======== Source passage

- Portrayed by: Kelley Missal
- Duration: 2009–13
- First appearance: October 23, 2009
- Last appearance: August 19, 2013
- Created by: Ron Carlivati
- Introduced by: Frank Valentini; Jennifer Pepperman (2013);

= Danielle Manning =

Danielle Manning is a fictional character from the American daytime drama One Life to Live. Created by writer Ron Carlivati, the role was originated on October 23, 2009 by Kelley Missal, who remained in the role through the ABC Daytime finale on January 12, 2012. Missal reprised the role when new daily episodes of One Life to Live debuted on Hulu, iTunes, and FX Canada via The Online Network April 29, 2013.

The character was conceived as part of her mother Téa Delgado's absence on the series from 2002 through 2008. Danielle was affected by SORAS, being aged several years after her supposed conception in 2002. Her revised birth date was October 20, 1994; in 2013, it was revealed Dani would be aged to 21.

==Background and reception==
In 2009, Missal was cast in the role of the daughter of Téa Delgado and Todd Manning. Prior to landing the role, she had little television experience, one of her few roles being Saturday Night Live, in a sketch alongside Dan Aykroyd and Jimmy Fallon. When reading the script for Danielle Rayburn, Missal said she thought, "Oh, my goodness. This girl is a mixture of two cuh-razy [sic] characters...There's so much drama all the time, but I love it!" In a campaign supporting One Life to Live, TV Guide (Canada) writer Nelson Branco named Missal and the other youth on the show as one of the reasons the show was the best soap opera on air.

==Storylines==
===Backstory===
In 2002, Todd Manning hires con man Ross Rayburn to aid him in the kidnapping of his children Starr and Jack Manning, during an estrangement with his ex-wife Blair Cramer. Todd's other ex-wife, Téa Delgado, catches wind of the plot and seeks to alert Blair. Extenuating circumstances, however, leave Todd, Ross and Téa stranded on an island in the South Pacific. During their cast away, Ross and Téa grow close while at odds with Todd. This, however, does not stop Todd and Téa from making love. When Téa later realizes that Todd is still in love with Blair, she gives him her blessing in seeking to escape the island in an attempt to reconcile with her. Téa opts to stay behind with Ross and waits to be rescued by the coastguard Todd promises to send if he makes it back home. They eventually are rescued. During their stay together, Téa and Ross embark on an impromptu relationship. Later, Téa discovers that she is pregnant, and assumes that the child is Ross's. The two later marry and move to Tahiti, where Danielle is born and raised, although Téa secretly questions her daughter's true paternity.

================
======== Data shown

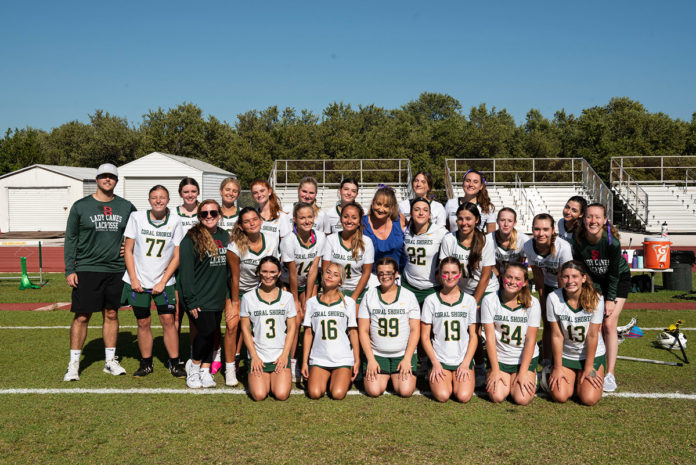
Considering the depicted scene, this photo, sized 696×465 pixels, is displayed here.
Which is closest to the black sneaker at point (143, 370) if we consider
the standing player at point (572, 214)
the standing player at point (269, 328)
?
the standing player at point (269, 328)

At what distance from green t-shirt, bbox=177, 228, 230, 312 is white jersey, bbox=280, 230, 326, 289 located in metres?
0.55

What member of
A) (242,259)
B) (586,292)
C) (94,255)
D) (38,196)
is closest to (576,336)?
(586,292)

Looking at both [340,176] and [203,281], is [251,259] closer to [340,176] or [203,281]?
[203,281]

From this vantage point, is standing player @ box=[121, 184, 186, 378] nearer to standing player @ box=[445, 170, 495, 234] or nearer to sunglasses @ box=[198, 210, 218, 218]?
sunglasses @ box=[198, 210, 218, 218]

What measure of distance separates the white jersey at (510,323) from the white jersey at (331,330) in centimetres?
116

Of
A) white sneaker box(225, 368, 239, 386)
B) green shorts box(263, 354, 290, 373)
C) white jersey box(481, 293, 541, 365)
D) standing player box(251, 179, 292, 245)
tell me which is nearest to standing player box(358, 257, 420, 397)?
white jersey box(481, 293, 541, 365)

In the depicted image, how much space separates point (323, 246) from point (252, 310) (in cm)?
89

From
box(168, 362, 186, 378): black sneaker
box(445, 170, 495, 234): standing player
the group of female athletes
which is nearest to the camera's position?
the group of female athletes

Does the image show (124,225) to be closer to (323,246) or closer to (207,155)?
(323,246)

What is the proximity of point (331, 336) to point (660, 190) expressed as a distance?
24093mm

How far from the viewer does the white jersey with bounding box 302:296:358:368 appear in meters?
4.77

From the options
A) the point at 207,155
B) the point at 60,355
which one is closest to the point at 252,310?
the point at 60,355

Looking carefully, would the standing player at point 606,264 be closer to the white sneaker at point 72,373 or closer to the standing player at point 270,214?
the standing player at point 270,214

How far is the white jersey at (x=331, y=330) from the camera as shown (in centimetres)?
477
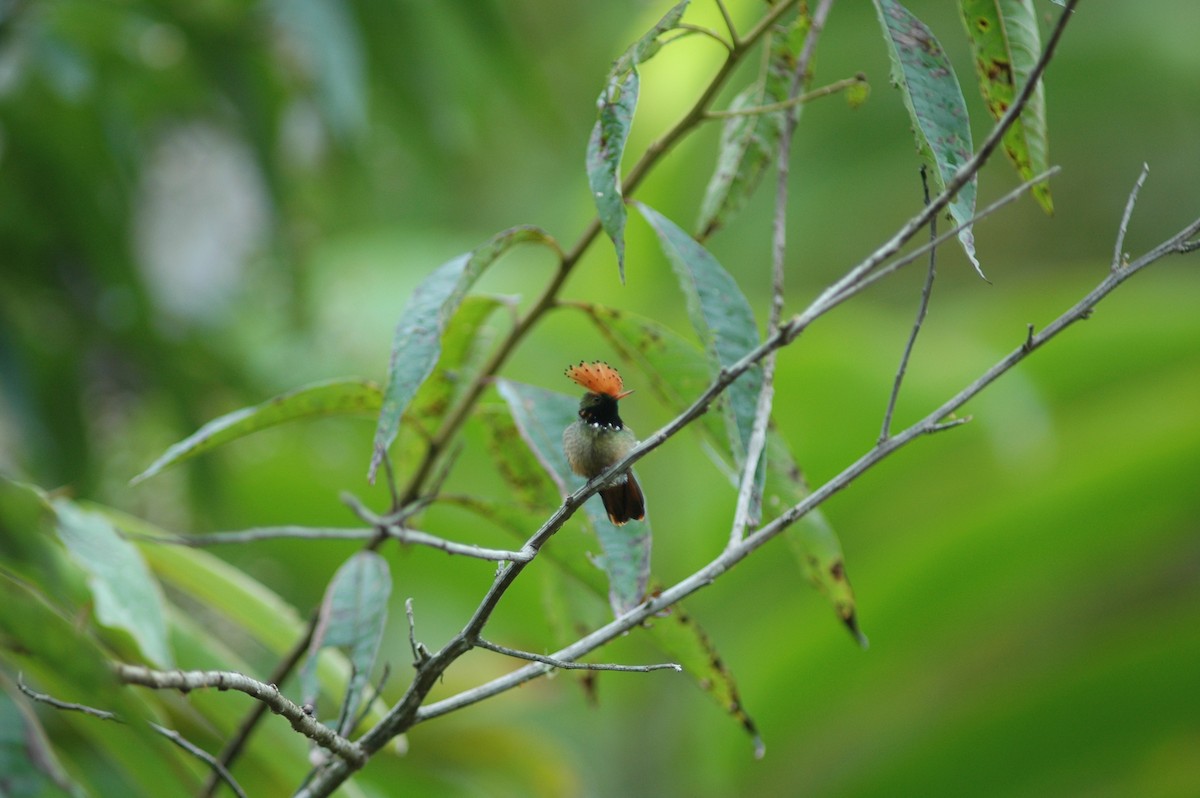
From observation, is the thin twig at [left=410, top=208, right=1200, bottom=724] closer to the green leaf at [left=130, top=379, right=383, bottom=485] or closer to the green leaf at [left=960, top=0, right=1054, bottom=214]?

================

Exercise requirements: Continue the Danielle Manning article from the end of its backstory section.

Response to the exercise:
Téa's lingering feelings for Todd causes her marriage to fall apart. Eventually, Téa asks Ross for a divorce. Ross refuses her request, threatening to take Danielle away from her if she tries to leave him. To ensure that this does not happen, Téa enrolls a now-SORASed Danielle at the Warwick School—an exclusive boarding school in London—while keeping the location a closely guarded secret from her estranged husband. In December 2008, Téa returns to Llanview to make amends with Todd. As the two grow close, she secretly has a DNA test performed, which proves that Todd is indeed the father of Danielle. Later, Téa admits to Blair that she gave birth to a child, and that it is Todd's.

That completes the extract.